Orrock also attributed the failed bid by Jon Ossoff—one of the current Democratic candidates for U.S. Senate—for Congress in 2017 as having a major impact. The special election generated national attention, becoming a proxy of sorts for national political battles. Ossoff lost with 48 percent of the vote. But the closeness of the final tally underscored that the Atlanta suburbs were no longer the bastion of Republican support that they had once been.
“That spark lit a prairie fire among women in the suburbs. It demonstrated that when you go out into those suburbs that have been considered Republican areas, there is a whole Democratic vote out there that is waiting for someone to come mobilize them,” Orrock said.
One year after Ossoff’s loss, Democrat Lucy McBath won the seat, narrowly defeating the Republican incumbent. She won re-election on Tuesday by 54.6 percent. In the adjacent congressional district, Democrat Carolyn Bourdeaux eked out a victory after losing in 2018.
These elections showcased Georgia’s potential to flip for Democrats in a presidential election. Then again, that had been the rhetoric about Georgia since 2012, and it had never lived up to the potential. Trump won in 2016 with a five percent edge.
But the excitement revved up again as polls showed Biden and Trump in a virtual tie. Democratic activists made campaign calls, leafletted neighborhoods, and occasionally knocked on doors, pandemic be damned. Hip-hop and R&B stations blanketed their airwaves with get-out-the-vote-messages and ads for Democratic candidates. Biden, Sen. Kamala Harris, and former President Barack Obama all made last-minute visits to the state.

[Stored material]
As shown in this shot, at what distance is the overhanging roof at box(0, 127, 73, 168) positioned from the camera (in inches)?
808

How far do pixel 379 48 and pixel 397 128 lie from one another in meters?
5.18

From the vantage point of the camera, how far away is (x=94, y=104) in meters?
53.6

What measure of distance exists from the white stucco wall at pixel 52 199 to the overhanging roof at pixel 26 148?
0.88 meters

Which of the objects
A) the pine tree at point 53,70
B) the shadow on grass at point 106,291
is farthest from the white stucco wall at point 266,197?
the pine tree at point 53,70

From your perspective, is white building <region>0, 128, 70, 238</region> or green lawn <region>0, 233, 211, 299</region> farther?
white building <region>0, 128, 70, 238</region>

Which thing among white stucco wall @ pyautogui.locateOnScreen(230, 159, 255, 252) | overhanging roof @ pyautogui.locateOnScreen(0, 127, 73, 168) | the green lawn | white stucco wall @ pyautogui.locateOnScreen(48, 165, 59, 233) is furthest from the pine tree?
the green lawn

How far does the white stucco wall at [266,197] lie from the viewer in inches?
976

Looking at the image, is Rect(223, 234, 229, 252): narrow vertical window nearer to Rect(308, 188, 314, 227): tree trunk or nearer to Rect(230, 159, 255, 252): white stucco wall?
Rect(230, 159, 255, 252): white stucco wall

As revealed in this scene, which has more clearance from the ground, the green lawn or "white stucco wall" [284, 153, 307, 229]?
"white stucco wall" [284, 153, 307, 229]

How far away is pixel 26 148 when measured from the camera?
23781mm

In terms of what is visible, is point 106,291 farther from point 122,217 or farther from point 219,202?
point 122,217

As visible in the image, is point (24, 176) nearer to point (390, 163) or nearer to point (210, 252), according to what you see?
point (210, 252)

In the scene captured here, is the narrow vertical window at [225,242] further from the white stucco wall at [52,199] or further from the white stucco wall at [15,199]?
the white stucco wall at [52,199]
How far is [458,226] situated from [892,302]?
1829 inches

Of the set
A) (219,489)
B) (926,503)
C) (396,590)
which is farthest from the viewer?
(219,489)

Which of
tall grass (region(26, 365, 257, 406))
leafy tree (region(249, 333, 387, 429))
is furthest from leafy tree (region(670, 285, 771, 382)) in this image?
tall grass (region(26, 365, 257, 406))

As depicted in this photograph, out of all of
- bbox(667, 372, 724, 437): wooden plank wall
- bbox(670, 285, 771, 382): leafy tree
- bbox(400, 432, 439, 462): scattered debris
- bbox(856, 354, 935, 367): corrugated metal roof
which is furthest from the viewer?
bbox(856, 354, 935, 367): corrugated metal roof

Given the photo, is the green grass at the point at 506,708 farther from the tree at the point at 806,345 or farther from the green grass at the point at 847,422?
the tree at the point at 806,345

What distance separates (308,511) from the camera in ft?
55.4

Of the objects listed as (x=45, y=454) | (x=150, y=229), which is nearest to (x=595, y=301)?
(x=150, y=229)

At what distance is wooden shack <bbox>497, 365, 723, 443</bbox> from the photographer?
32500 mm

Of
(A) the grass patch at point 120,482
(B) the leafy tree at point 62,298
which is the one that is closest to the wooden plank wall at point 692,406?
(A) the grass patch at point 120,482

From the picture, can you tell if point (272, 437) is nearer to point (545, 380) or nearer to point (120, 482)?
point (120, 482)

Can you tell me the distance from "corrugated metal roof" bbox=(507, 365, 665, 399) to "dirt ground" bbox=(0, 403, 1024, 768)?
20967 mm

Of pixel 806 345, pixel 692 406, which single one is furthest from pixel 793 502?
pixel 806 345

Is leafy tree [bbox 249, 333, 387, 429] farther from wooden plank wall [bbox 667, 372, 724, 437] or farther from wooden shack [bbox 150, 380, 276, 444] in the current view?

__Work required__: In the Georgia elections text, what percentage of the vote did Jon Ossoff receive when he lost his 2017 bid for Congress? This material has no connection to the Georgia elections text.

__Result of the task__: 48 percent